- ANHAND DER INFORMATIONEN
a) Schreibe den Textauszug ab, beginnend mit "Wir wollen einen" und weiter bis "werden oder nicht?". Tausche dabei "Drogenpolitik" gegen "Suchtpolitik".
b) Wie viele Polizeianwärter*innen werden laut Textauszug in Bremen inzwischen pro Jahr ausgebildet?

Bremen hat auch mit Kriminalität zu kämpfen, so etwa mit der Clan-Kriminalität. Wie gedenken Sie, die innere Sicherheit zu verbessern?

Bremen hat die Clan-Kriminalität im Gegensatz zu Berlin oder Nordrhein-Westfalen zwar inzwischen besser im Griff. Dennoch wollen wir, dass noch mehr getan wird. Dazu gehören mehr Zusammenarbeit mit anderen Bundesländern, mehr behördenübergreifender Verfolgungsdruck durch Gewerbe-, Ordnungs- und Finanzamt, Amt für Soziale Dienste, Jobcenter und Zoll, mehr Vermögensabschöpfung. Aber auch mehr Integrationsangebote und mehr Ausstiegs- und Resozialisierungsprogramme sind nötig, um der Kriminalität den Nachwuchs zu nehmen. Für ein sicheres Bremen wollen wir eine bedarfsgerechte Stellenausstattung der Polizei. Deshalb bilden wir inzwischen 200 Polizeianwärter*innen pro Jahr aus. Für Bremen weist die Kriminalitätsstatistik für 2018 so wenige Straftaten aus wie seit 25 Jahren nicht. Für weitreichende Gesetzesverschärfungen, wie ein Polizeigesetz, gibt es keinen Grund. Wir lehnen den verdeckten Rundum-Spähangriff auf private Smartphones und Computer entschieden ab. Die Trennung zwischen Nachrichtendiensten und Polizei muss erhalten bleiben. Auch die Videoüberwachung, die über Kriminalitätsschwerpunkte und zeitlich befristete Maßnahmen hinausgeht, sehen wir kritisch. Wir verteidigen die Freiheits- und Bürgerrechte, die der Kern einer offenen und demokratischen Gesellschaft sind. Uns geht es um umsichtige Lösungen für konkrete Probleme, aber nicht um einen Überwachungsstaat.

Wir wollen einen Wechsel in der Drogenpolitik: weg von der Kriminalisierung hin zu mehr Prävention.

Was ist Ihre Haltung zu Cannabis? Soll es legalisiert werden oder nicht?

- VORLIEGENDE EINTRÄGE
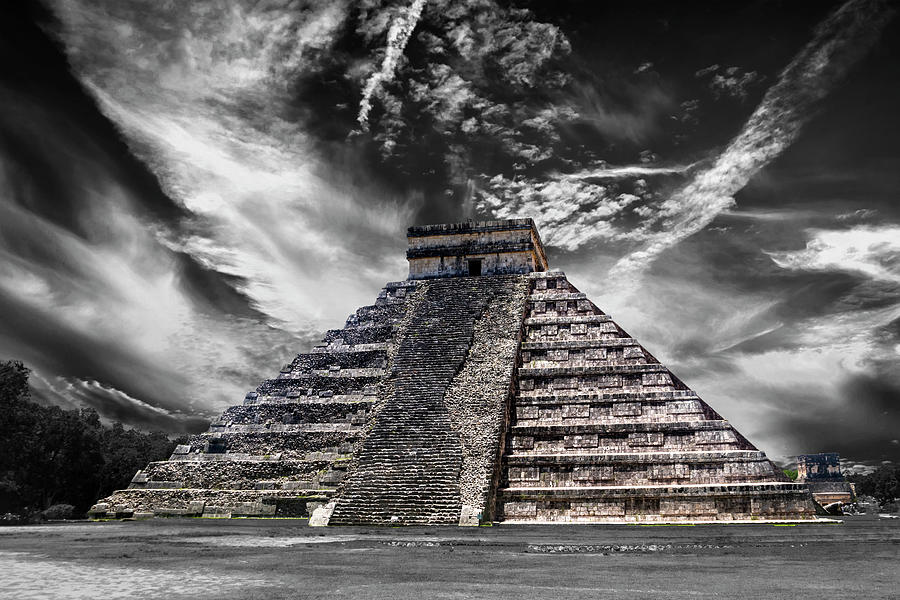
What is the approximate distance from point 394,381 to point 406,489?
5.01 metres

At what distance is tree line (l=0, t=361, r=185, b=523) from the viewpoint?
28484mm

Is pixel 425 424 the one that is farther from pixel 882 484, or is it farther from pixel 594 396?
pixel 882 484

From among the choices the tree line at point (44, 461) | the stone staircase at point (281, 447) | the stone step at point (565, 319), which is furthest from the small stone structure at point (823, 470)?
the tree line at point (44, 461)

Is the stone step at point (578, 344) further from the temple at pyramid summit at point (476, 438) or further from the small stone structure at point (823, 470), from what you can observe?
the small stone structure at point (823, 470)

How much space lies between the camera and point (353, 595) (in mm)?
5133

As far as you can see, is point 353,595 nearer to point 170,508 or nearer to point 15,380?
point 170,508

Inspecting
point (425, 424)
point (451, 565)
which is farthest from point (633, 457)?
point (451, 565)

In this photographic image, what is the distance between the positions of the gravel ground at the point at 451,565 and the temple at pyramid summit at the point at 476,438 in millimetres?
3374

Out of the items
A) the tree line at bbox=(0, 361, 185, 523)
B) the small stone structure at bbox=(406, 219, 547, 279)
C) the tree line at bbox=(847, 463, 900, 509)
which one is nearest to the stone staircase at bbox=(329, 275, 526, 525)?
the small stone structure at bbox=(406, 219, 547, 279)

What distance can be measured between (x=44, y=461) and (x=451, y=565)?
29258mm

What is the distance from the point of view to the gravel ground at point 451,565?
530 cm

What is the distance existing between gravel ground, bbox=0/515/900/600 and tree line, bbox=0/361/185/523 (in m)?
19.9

--

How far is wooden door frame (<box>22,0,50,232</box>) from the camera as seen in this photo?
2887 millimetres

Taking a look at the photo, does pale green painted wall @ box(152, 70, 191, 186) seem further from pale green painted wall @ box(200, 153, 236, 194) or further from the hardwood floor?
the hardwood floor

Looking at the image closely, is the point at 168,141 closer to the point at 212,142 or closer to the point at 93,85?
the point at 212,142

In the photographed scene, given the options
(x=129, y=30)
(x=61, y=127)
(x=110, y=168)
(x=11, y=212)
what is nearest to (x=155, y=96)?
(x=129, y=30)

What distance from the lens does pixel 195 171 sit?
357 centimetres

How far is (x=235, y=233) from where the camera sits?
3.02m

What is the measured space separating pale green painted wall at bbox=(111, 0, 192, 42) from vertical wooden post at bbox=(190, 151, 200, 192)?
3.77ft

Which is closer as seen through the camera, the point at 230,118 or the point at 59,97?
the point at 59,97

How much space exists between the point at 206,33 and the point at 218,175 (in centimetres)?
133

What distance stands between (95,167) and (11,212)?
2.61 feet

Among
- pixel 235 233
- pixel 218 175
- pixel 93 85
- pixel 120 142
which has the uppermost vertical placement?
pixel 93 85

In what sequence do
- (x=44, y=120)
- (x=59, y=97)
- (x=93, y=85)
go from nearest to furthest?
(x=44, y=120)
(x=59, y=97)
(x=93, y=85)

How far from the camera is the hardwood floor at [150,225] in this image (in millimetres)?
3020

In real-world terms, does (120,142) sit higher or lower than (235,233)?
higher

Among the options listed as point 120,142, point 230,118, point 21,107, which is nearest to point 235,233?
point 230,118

* * *

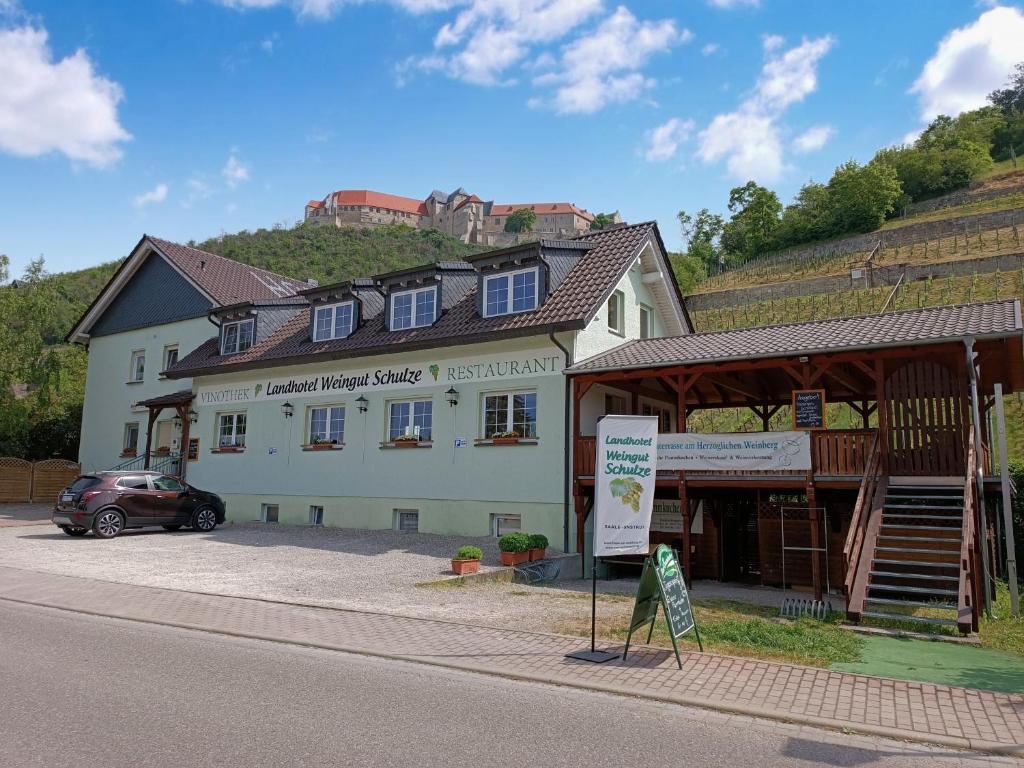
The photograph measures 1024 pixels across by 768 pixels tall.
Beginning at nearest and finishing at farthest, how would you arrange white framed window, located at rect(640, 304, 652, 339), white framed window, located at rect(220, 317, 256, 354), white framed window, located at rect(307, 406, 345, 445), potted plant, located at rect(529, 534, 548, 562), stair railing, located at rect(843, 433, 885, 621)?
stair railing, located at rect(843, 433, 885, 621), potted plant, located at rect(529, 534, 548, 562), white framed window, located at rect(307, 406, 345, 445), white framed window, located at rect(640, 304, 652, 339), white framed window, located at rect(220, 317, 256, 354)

- ERGEBNISSE JE AUFGABE
a)
Wir wollen einen Wechsel in der Suchtpolitik: weg von der Kriminalisierung hin zu mehr Prävention.

Was ist Ihre Haltung zu Cannabis? Soll es legalisiert werden oder nicht?

b) 200 pro Jahr.